Researchers are now experimenting with stem cells—progenitor cells that can develop into many different types of tissue—to coax the bodies of a few individuals to heal themselves. Some of the most advanced clinical trials so far involve treating congestive heart disease and regrowing muscles in soldiers who were wounded in an explosion. But new developments are happening so quickly that investigators have come up with a new name—regenerative medicine—to describe the emerging field.

Many of the stem cells being studied are referred to as pluripotent, meaning they can give rise to any of the cell types in the body but they cannot give rise on their own to an entirely new body. (Only the earliest embryonic cells, which occur just after fertilization, can give rise to a whole other organism by themselves.) Other stem cells, such as the ones found in the adult body, are multipotent, meaning they can develop into a limited number of different tissue types.

One of the most common stem cell treatments being studied is a procedure that extracts a few stem cells from a person's body and grows them in large quantities in the laboratory—what scientists refer to as expanding the number of stem cells. Once a sufficient number have been produced in this manner, the investigators inject them back into the patient.

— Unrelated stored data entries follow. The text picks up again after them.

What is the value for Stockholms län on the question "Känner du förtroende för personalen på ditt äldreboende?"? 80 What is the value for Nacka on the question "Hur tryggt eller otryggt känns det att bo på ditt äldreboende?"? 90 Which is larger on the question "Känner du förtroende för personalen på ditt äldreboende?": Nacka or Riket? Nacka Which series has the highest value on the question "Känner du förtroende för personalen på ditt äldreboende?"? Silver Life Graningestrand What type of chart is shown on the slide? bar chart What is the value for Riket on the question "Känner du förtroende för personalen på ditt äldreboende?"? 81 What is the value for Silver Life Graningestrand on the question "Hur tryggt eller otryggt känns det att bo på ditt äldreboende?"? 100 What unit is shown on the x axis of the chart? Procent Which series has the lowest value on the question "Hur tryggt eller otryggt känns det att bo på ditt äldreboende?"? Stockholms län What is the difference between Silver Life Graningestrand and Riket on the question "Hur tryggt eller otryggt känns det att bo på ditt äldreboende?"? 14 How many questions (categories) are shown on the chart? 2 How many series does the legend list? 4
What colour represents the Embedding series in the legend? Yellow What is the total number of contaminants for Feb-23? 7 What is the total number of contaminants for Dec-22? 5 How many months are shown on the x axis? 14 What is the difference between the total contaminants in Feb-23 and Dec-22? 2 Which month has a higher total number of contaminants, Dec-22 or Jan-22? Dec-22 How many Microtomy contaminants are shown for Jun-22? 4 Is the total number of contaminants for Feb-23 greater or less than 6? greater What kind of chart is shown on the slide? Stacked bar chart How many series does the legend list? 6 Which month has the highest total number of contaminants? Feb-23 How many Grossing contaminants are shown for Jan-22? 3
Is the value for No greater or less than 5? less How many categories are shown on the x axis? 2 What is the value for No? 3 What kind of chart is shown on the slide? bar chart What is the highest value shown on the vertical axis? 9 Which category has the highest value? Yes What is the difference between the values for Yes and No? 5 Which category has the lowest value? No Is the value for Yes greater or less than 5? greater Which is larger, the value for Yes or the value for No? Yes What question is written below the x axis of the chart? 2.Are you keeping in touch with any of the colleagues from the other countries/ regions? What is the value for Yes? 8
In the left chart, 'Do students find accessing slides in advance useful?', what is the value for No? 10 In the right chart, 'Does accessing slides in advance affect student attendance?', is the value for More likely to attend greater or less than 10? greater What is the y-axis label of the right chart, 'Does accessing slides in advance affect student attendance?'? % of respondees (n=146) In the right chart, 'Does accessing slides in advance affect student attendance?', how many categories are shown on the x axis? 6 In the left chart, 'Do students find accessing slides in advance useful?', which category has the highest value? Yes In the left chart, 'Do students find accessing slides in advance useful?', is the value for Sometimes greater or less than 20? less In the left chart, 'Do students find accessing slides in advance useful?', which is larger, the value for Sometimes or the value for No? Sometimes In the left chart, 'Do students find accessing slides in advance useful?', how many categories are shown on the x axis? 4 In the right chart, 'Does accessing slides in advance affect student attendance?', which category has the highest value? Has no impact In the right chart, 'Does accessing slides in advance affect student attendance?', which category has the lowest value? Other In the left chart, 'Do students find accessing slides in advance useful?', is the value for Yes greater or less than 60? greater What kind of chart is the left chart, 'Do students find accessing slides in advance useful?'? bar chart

The bone marrow is a rich source of adult stem cells, containing both the hematopoietic stem cells that give rise to the various types of blood and the so-called mesenchymal cells, which can develop into bone, cartilage and fat. Mesenchymal cells are found in the bone marrow and various other places in the body, although whether all mesenchymal stem cells are truly interchangeable irrespective of origin is unclear.

Scientific American spoke with Mahendra Rao, director of the Center for Regenerative Medicine at the National Institutes of Health in Bethesda, Md., to get a sense of the sorts of new developments that might occur in regenerative medicine in the next five years or so.

[An edited transcript of the interview follows.]

 

Why is there so much excitement about regenerative medicine?
You could say that medicine up until now has been all about replacements. If your heart valve isn't working, you replace it with another valve, say from a pig. With regenerative medicine, you're treating the cause and using your own cells to perform the replacement. The hope is that by regenerating the tissue, you're causing the repairs to grow so that it's like normal.

And research into regenerative medicine has been going at a pretty fast pace.
Yes, there have been a lot of novel breakthroughs in the past few years. It seems that things are moving relatively rapidly to true translation and clinical practice. When you think about it, it usually takes 10 to 14 years to bring a drug to market. Well, the entire field of pluripotent stem cells is 14 or 15 years old. And yet, in those 15 years there are already clinical trials in place.

And if you include the non-pluripotent cells, then there are already five or six products in the U.S. and other countries. There's Provenge [for prostate cancer], Appligraf [to treat diabetic foot ulcers], Carticel [to replace knee cartilage], Gintuit [to promote healing after gum surgery] and Fibrocell is replacing fibroblasts.

Of course, all of these are still small. But what they say is that the principle works—and because the principle works, then bigger things can be tackled.

What's next for regenerative medicine?
In my mind there are four [upcoming] areas for regenerative medicine: all things related to the mesenchymal stem cells; neural cells; the eye; and the last bucket—building in three dimensions, using a mixture of cells and structures.

What’s so special about mesenchymal cells?
They can expand a lot. They're found in sufficient amounts in the adult so that you can treat patients with their own cells—and avoid having to give powerful antirejection medication. Mesenchymal cells can be used, for example, to treat the heart, the blood vessels and Crohn's disease.

What's exciting about the neural cells is that this is the first that we've had access to cells from the central nervous system in the numbers that allow us to think about potential treatments.

As for the eye, we can do a lot of things in the eye now, and it’s been quite exciting. There have been several companies and clinical trials trying different things.

Such as?
Several people are moving forward with treatments for both the wet and the dry macular degeneration. It’s new technology that's potentially disruptive.

And the fourth bucket?
The fourth bucket is like a mixture. The excitement here has been that we could always try to make three-dimensional tissue but it was never very good. But somebody had the idea that if we combined the structures with the cells, the cells would build the three-dimensional tissue for us.

Two big things I didn’t put in here: One is the heart and one is diabetes. Both are of huge interest. The only reason I didn’t put them higher on the list is that they are more like five to seven years away. The four buckets I just mentioned are less than five years off.